▸ Exercise data:
■ ■ ■ ■
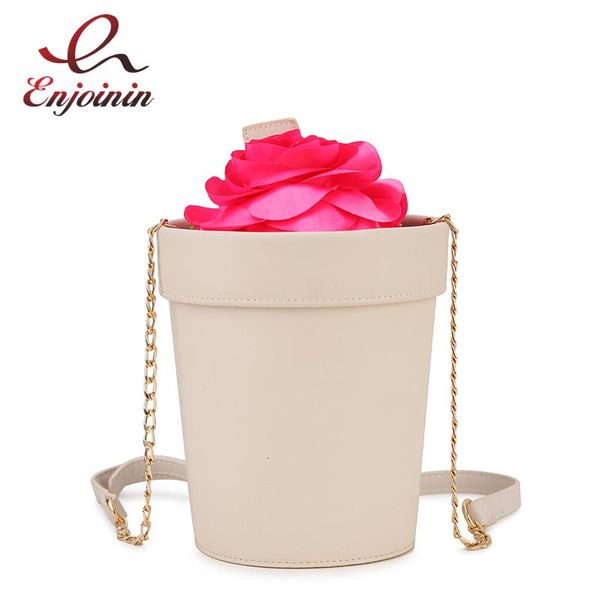 shoulder bags casual flower potted shape chain bag fashion women crossbody bucket handbag funny purses pouch pu leather
shoulder bags casual flower potted shape chain bag fashion women crossbody bucket handbag funny purses pouch pu leather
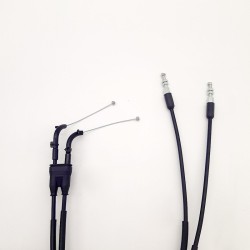 Throttle Cable Ktm Exc 450/530- Exc-F 250/350 Set Cavi for KTM EXC-F 250 06-12 and other model Wiring and Cables MAGNETI MARELLI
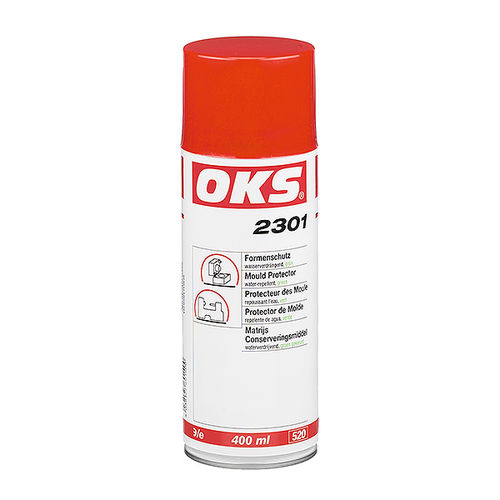 Korrosionsschutz-Aerosol - 2301 - OKS Spezialschmierstoffe GmbH - für Metall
■ ■ ■ ■
▸ Task description: Pictures aside, print every line of the material exactly.

▸ Solution:
 shoulder bags casual flower potted shape chain bag fashion women crossbody bucket handbag funny purses pouch pu leather
shoulder bags casual flower potted shape chain bag fashion women crossbody bucket handbag funny purses pouch pu leather
 Throttle Cable Ktm Exc 450/530- Exc-F 250/350 Set Cavi for KTM EXC-F 250 06-12 and other model Wiring and Cables MAGNETI MARELLI
 Korrosionsschutz-Aerosol - 2301 - OKS Spezialschmierstoffe GmbH - für Metall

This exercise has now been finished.